The original classic with Harrison Ford was set in 2019, and the sequel will open in a 2018 still lacking widespread flying cars or bitter Replicants.

bladerunnerposter.jpg
The future is set to collide with the present and Rick Deckard will be there.
Warner Bros.

Now that Han Solo has fallen on hard times (oops, was that a spoiler?), Harrison Ford's schedule has been freed up to reprise his other iconic role as Rick Deckard in the long-awaited sequel to "Blade Runner." Deadline reports that "Blade Runner 2" is scheduled for a theatrical release on January 12, 2018.

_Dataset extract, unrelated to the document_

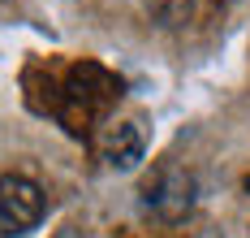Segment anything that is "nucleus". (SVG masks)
<instances>
[{"label":"nucleus","mask_w":250,"mask_h":238,"mask_svg":"<svg viewBox=\"0 0 250 238\" xmlns=\"http://www.w3.org/2000/svg\"><path fill=\"white\" fill-rule=\"evenodd\" d=\"M117 100H121V78L108 74L100 61H78V65H69V74L61 82V91L52 100V113L74 134H86L91 126H100L112 113Z\"/></svg>","instance_id":"obj_1"},{"label":"nucleus","mask_w":250,"mask_h":238,"mask_svg":"<svg viewBox=\"0 0 250 238\" xmlns=\"http://www.w3.org/2000/svg\"><path fill=\"white\" fill-rule=\"evenodd\" d=\"M56 238H86L78 225H65V230H56Z\"/></svg>","instance_id":"obj_6"},{"label":"nucleus","mask_w":250,"mask_h":238,"mask_svg":"<svg viewBox=\"0 0 250 238\" xmlns=\"http://www.w3.org/2000/svg\"><path fill=\"white\" fill-rule=\"evenodd\" d=\"M104 160H108V169H134L143 152H147V134H143V121H112L108 130H104V143H100Z\"/></svg>","instance_id":"obj_4"},{"label":"nucleus","mask_w":250,"mask_h":238,"mask_svg":"<svg viewBox=\"0 0 250 238\" xmlns=\"http://www.w3.org/2000/svg\"><path fill=\"white\" fill-rule=\"evenodd\" d=\"M43 221V190L22 173H0V238H22Z\"/></svg>","instance_id":"obj_3"},{"label":"nucleus","mask_w":250,"mask_h":238,"mask_svg":"<svg viewBox=\"0 0 250 238\" xmlns=\"http://www.w3.org/2000/svg\"><path fill=\"white\" fill-rule=\"evenodd\" d=\"M246 190H250V178H246Z\"/></svg>","instance_id":"obj_8"},{"label":"nucleus","mask_w":250,"mask_h":238,"mask_svg":"<svg viewBox=\"0 0 250 238\" xmlns=\"http://www.w3.org/2000/svg\"><path fill=\"white\" fill-rule=\"evenodd\" d=\"M216 4H233V0H216Z\"/></svg>","instance_id":"obj_7"},{"label":"nucleus","mask_w":250,"mask_h":238,"mask_svg":"<svg viewBox=\"0 0 250 238\" xmlns=\"http://www.w3.org/2000/svg\"><path fill=\"white\" fill-rule=\"evenodd\" d=\"M147 9L164 22V26H181L190 18V0H147Z\"/></svg>","instance_id":"obj_5"},{"label":"nucleus","mask_w":250,"mask_h":238,"mask_svg":"<svg viewBox=\"0 0 250 238\" xmlns=\"http://www.w3.org/2000/svg\"><path fill=\"white\" fill-rule=\"evenodd\" d=\"M143 212L160 225H177L194 212V178L181 165H160L143 182Z\"/></svg>","instance_id":"obj_2"}]
</instances>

Around the same time he was showing us what the past looked like "in a galaxy far, far away" a young Ford also gave us a glimpse of the future here on Earth in the classic 1982 adaptation of Philip K. Dick's novel "Do Androids Dream of Electric Sheep?"

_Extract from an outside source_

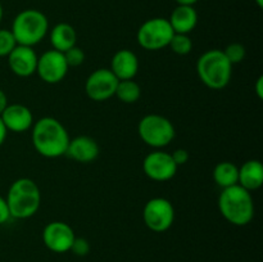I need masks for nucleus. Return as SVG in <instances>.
<instances>
[{"instance_id":"7","label":"nucleus","mask_w":263,"mask_h":262,"mask_svg":"<svg viewBox=\"0 0 263 262\" xmlns=\"http://www.w3.org/2000/svg\"><path fill=\"white\" fill-rule=\"evenodd\" d=\"M174 33L168 18L153 17L146 20L139 27L136 40L145 50L157 51L168 46Z\"/></svg>"},{"instance_id":"2","label":"nucleus","mask_w":263,"mask_h":262,"mask_svg":"<svg viewBox=\"0 0 263 262\" xmlns=\"http://www.w3.org/2000/svg\"><path fill=\"white\" fill-rule=\"evenodd\" d=\"M218 210L228 222L246 226L254 217V200L252 193L239 184L222 189L218 197Z\"/></svg>"},{"instance_id":"18","label":"nucleus","mask_w":263,"mask_h":262,"mask_svg":"<svg viewBox=\"0 0 263 262\" xmlns=\"http://www.w3.org/2000/svg\"><path fill=\"white\" fill-rule=\"evenodd\" d=\"M238 184L248 192L259 189L263 184V166L258 159H249L239 167Z\"/></svg>"},{"instance_id":"16","label":"nucleus","mask_w":263,"mask_h":262,"mask_svg":"<svg viewBox=\"0 0 263 262\" xmlns=\"http://www.w3.org/2000/svg\"><path fill=\"white\" fill-rule=\"evenodd\" d=\"M110 71L118 80H134L139 72V59L134 51L121 49L113 55Z\"/></svg>"},{"instance_id":"15","label":"nucleus","mask_w":263,"mask_h":262,"mask_svg":"<svg viewBox=\"0 0 263 262\" xmlns=\"http://www.w3.org/2000/svg\"><path fill=\"white\" fill-rule=\"evenodd\" d=\"M99 145L97 140L87 135H80L71 139L66 154L79 163H91L99 156Z\"/></svg>"},{"instance_id":"29","label":"nucleus","mask_w":263,"mask_h":262,"mask_svg":"<svg viewBox=\"0 0 263 262\" xmlns=\"http://www.w3.org/2000/svg\"><path fill=\"white\" fill-rule=\"evenodd\" d=\"M256 94L257 97H258V99H262L263 98V76H259L258 79H257Z\"/></svg>"},{"instance_id":"23","label":"nucleus","mask_w":263,"mask_h":262,"mask_svg":"<svg viewBox=\"0 0 263 262\" xmlns=\"http://www.w3.org/2000/svg\"><path fill=\"white\" fill-rule=\"evenodd\" d=\"M223 54L225 57L228 58V61L230 62L231 64H239L244 61L246 58V46L240 43H233V44H229L225 49H223Z\"/></svg>"},{"instance_id":"4","label":"nucleus","mask_w":263,"mask_h":262,"mask_svg":"<svg viewBox=\"0 0 263 262\" xmlns=\"http://www.w3.org/2000/svg\"><path fill=\"white\" fill-rule=\"evenodd\" d=\"M197 73L200 81L212 90H222L230 84L233 64L228 61L222 50L211 49L199 57Z\"/></svg>"},{"instance_id":"9","label":"nucleus","mask_w":263,"mask_h":262,"mask_svg":"<svg viewBox=\"0 0 263 262\" xmlns=\"http://www.w3.org/2000/svg\"><path fill=\"white\" fill-rule=\"evenodd\" d=\"M118 81L109 68L95 69L86 79L85 92L94 102H105L115 97Z\"/></svg>"},{"instance_id":"28","label":"nucleus","mask_w":263,"mask_h":262,"mask_svg":"<svg viewBox=\"0 0 263 262\" xmlns=\"http://www.w3.org/2000/svg\"><path fill=\"white\" fill-rule=\"evenodd\" d=\"M10 218L12 217H10V212H9V207H8L7 199L0 195V225L8 222Z\"/></svg>"},{"instance_id":"26","label":"nucleus","mask_w":263,"mask_h":262,"mask_svg":"<svg viewBox=\"0 0 263 262\" xmlns=\"http://www.w3.org/2000/svg\"><path fill=\"white\" fill-rule=\"evenodd\" d=\"M69 251L79 257L86 256V254H89V252H90L89 240L85 238H81V236H79V238L76 236L73 240V243H72V247Z\"/></svg>"},{"instance_id":"24","label":"nucleus","mask_w":263,"mask_h":262,"mask_svg":"<svg viewBox=\"0 0 263 262\" xmlns=\"http://www.w3.org/2000/svg\"><path fill=\"white\" fill-rule=\"evenodd\" d=\"M15 46H17V41L12 31L0 28V57H8Z\"/></svg>"},{"instance_id":"14","label":"nucleus","mask_w":263,"mask_h":262,"mask_svg":"<svg viewBox=\"0 0 263 262\" xmlns=\"http://www.w3.org/2000/svg\"><path fill=\"white\" fill-rule=\"evenodd\" d=\"M8 131L25 133L33 125V115L28 107L23 104H8L0 115Z\"/></svg>"},{"instance_id":"19","label":"nucleus","mask_w":263,"mask_h":262,"mask_svg":"<svg viewBox=\"0 0 263 262\" xmlns=\"http://www.w3.org/2000/svg\"><path fill=\"white\" fill-rule=\"evenodd\" d=\"M49 39L54 50L64 53L77 43V32L69 23H57L49 32Z\"/></svg>"},{"instance_id":"3","label":"nucleus","mask_w":263,"mask_h":262,"mask_svg":"<svg viewBox=\"0 0 263 262\" xmlns=\"http://www.w3.org/2000/svg\"><path fill=\"white\" fill-rule=\"evenodd\" d=\"M10 217L25 220L37 213L41 204V192L33 180L21 177L12 182L7 194Z\"/></svg>"},{"instance_id":"27","label":"nucleus","mask_w":263,"mask_h":262,"mask_svg":"<svg viewBox=\"0 0 263 262\" xmlns=\"http://www.w3.org/2000/svg\"><path fill=\"white\" fill-rule=\"evenodd\" d=\"M171 157L172 159H174V162L176 163V166H182V164L186 163L187 161H189V153H187L186 149H176V151H174L171 153Z\"/></svg>"},{"instance_id":"6","label":"nucleus","mask_w":263,"mask_h":262,"mask_svg":"<svg viewBox=\"0 0 263 262\" xmlns=\"http://www.w3.org/2000/svg\"><path fill=\"white\" fill-rule=\"evenodd\" d=\"M138 133L141 140L154 149H162L170 145L176 135L171 121L156 113L144 116L139 121Z\"/></svg>"},{"instance_id":"33","label":"nucleus","mask_w":263,"mask_h":262,"mask_svg":"<svg viewBox=\"0 0 263 262\" xmlns=\"http://www.w3.org/2000/svg\"><path fill=\"white\" fill-rule=\"evenodd\" d=\"M3 15H4V10H3V5L2 3H0V22H2L3 20Z\"/></svg>"},{"instance_id":"31","label":"nucleus","mask_w":263,"mask_h":262,"mask_svg":"<svg viewBox=\"0 0 263 262\" xmlns=\"http://www.w3.org/2000/svg\"><path fill=\"white\" fill-rule=\"evenodd\" d=\"M7 134H8V130L5 128L4 123H3L2 118H0V146L4 144L5 139H7Z\"/></svg>"},{"instance_id":"13","label":"nucleus","mask_w":263,"mask_h":262,"mask_svg":"<svg viewBox=\"0 0 263 262\" xmlns=\"http://www.w3.org/2000/svg\"><path fill=\"white\" fill-rule=\"evenodd\" d=\"M8 58L9 68L15 76L18 77H30L36 73L37 67V54L35 49L31 46L17 45L10 51Z\"/></svg>"},{"instance_id":"25","label":"nucleus","mask_w":263,"mask_h":262,"mask_svg":"<svg viewBox=\"0 0 263 262\" xmlns=\"http://www.w3.org/2000/svg\"><path fill=\"white\" fill-rule=\"evenodd\" d=\"M68 67H79L85 62V51L80 46L74 45L63 53Z\"/></svg>"},{"instance_id":"32","label":"nucleus","mask_w":263,"mask_h":262,"mask_svg":"<svg viewBox=\"0 0 263 262\" xmlns=\"http://www.w3.org/2000/svg\"><path fill=\"white\" fill-rule=\"evenodd\" d=\"M177 5H192L194 7L195 3H198V0H174Z\"/></svg>"},{"instance_id":"10","label":"nucleus","mask_w":263,"mask_h":262,"mask_svg":"<svg viewBox=\"0 0 263 262\" xmlns=\"http://www.w3.org/2000/svg\"><path fill=\"white\" fill-rule=\"evenodd\" d=\"M176 163L172 159L171 153L161 151L151 152L143 161V171L153 181H168L176 175Z\"/></svg>"},{"instance_id":"22","label":"nucleus","mask_w":263,"mask_h":262,"mask_svg":"<svg viewBox=\"0 0 263 262\" xmlns=\"http://www.w3.org/2000/svg\"><path fill=\"white\" fill-rule=\"evenodd\" d=\"M168 48L175 54L179 55H186L192 51L193 49V41L189 38V35H184V33H174L171 41L168 44Z\"/></svg>"},{"instance_id":"17","label":"nucleus","mask_w":263,"mask_h":262,"mask_svg":"<svg viewBox=\"0 0 263 262\" xmlns=\"http://www.w3.org/2000/svg\"><path fill=\"white\" fill-rule=\"evenodd\" d=\"M175 33L189 35L198 25V12L192 5H177L168 18Z\"/></svg>"},{"instance_id":"34","label":"nucleus","mask_w":263,"mask_h":262,"mask_svg":"<svg viewBox=\"0 0 263 262\" xmlns=\"http://www.w3.org/2000/svg\"><path fill=\"white\" fill-rule=\"evenodd\" d=\"M254 2H256L257 7H258V8H262L263 7V0H254Z\"/></svg>"},{"instance_id":"11","label":"nucleus","mask_w":263,"mask_h":262,"mask_svg":"<svg viewBox=\"0 0 263 262\" xmlns=\"http://www.w3.org/2000/svg\"><path fill=\"white\" fill-rule=\"evenodd\" d=\"M68 68L63 53L50 49L39 57L36 72L44 82L54 85L66 77Z\"/></svg>"},{"instance_id":"30","label":"nucleus","mask_w":263,"mask_h":262,"mask_svg":"<svg viewBox=\"0 0 263 262\" xmlns=\"http://www.w3.org/2000/svg\"><path fill=\"white\" fill-rule=\"evenodd\" d=\"M8 104H9V103H8L7 94H5V92L3 91L2 89H0V115H2L3 110H4L5 108H7Z\"/></svg>"},{"instance_id":"8","label":"nucleus","mask_w":263,"mask_h":262,"mask_svg":"<svg viewBox=\"0 0 263 262\" xmlns=\"http://www.w3.org/2000/svg\"><path fill=\"white\" fill-rule=\"evenodd\" d=\"M143 220L149 230L154 233H164L174 225V204L167 198H152L144 205Z\"/></svg>"},{"instance_id":"1","label":"nucleus","mask_w":263,"mask_h":262,"mask_svg":"<svg viewBox=\"0 0 263 262\" xmlns=\"http://www.w3.org/2000/svg\"><path fill=\"white\" fill-rule=\"evenodd\" d=\"M31 140L40 156L58 158L66 154L71 138L61 121L54 117H43L33 122Z\"/></svg>"},{"instance_id":"12","label":"nucleus","mask_w":263,"mask_h":262,"mask_svg":"<svg viewBox=\"0 0 263 262\" xmlns=\"http://www.w3.org/2000/svg\"><path fill=\"white\" fill-rule=\"evenodd\" d=\"M74 231L71 226L63 221L49 222L43 230V241L49 251L54 253H66L71 249L73 243Z\"/></svg>"},{"instance_id":"20","label":"nucleus","mask_w":263,"mask_h":262,"mask_svg":"<svg viewBox=\"0 0 263 262\" xmlns=\"http://www.w3.org/2000/svg\"><path fill=\"white\" fill-rule=\"evenodd\" d=\"M213 180L221 189L234 186L238 184L239 179V167L234 164L233 162L223 161L215 166L212 172Z\"/></svg>"},{"instance_id":"5","label":"nucleus","mask_w":263,"mask_h":262,"mask_svg":"<svg viewBox=\"0 0 263 262\" xmlns=\"http://www.w3.org/2000/svg\"><path fill=\"white\" fill-rule=\"evenodd\" d=\"M12 31L17 45L33 48L45 39L49 31V20L37 9H25L12 22Z\"/></svg>"},{"instance_id":"21","label":"nucleus","mask_w":263,"mask_h":262,"mask_svg":"<svg viewBox=\"0 0 263 262\" xmlns=\"http://www.w3.org/2000/svg\"><path fill=\"white\" fill-rule=\"evenodd\" d=\"M116 97L126 104H134L141 97V87L134 80H121L116 89Z\"/></svg>"}]
</instances>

The original "Blade Runner" depicts the world of 2019, filled with the requisite flying cars and bio-engineered Androids called "Replicants" that may have just returned from exile in search of revenge on their creators.

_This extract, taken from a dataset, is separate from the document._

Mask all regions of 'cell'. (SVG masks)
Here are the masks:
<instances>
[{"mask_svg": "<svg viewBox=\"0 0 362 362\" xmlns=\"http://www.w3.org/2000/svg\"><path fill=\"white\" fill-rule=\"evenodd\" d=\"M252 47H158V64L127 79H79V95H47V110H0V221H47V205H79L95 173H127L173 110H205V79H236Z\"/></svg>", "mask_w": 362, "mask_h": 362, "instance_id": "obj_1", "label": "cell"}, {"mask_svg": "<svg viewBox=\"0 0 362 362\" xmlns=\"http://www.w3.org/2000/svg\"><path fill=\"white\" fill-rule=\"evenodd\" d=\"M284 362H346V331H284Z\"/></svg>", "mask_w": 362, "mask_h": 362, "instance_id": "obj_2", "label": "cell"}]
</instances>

The sequel will pick up where the first film left off, meaning filmgoers will be watching a depiction of life in 2019 from a 2018 that's likely to look quite different than what director Denis Villeneuve imagined more than three decades ago.

Some of the touchscreen and voice-activated computer interfaces we have today are actually better than the unwieldy system Deckard had to use for his investigations in the original film, but we're still lacking flying cars and off-planet colonies. While the film successfully predicted the coming of the Nexus 6 in the 2010's, the real thing turns out to be a large and unwieldy Android phone rather than a handsome and aggressive humanoid Android played by the likes of Rutger Hauer.

So "Blade Runner 2" may require us to suspend our disbelief more in 2018 than the original did in 1982, but I don't think that will be a problem. There's plenty of reason to come back for more "Blade Runner," even after 35 years, because Villeneuve has promised to finally address one of the central mysteries of the original -- whether or not Deckard himself is a Nexus 6.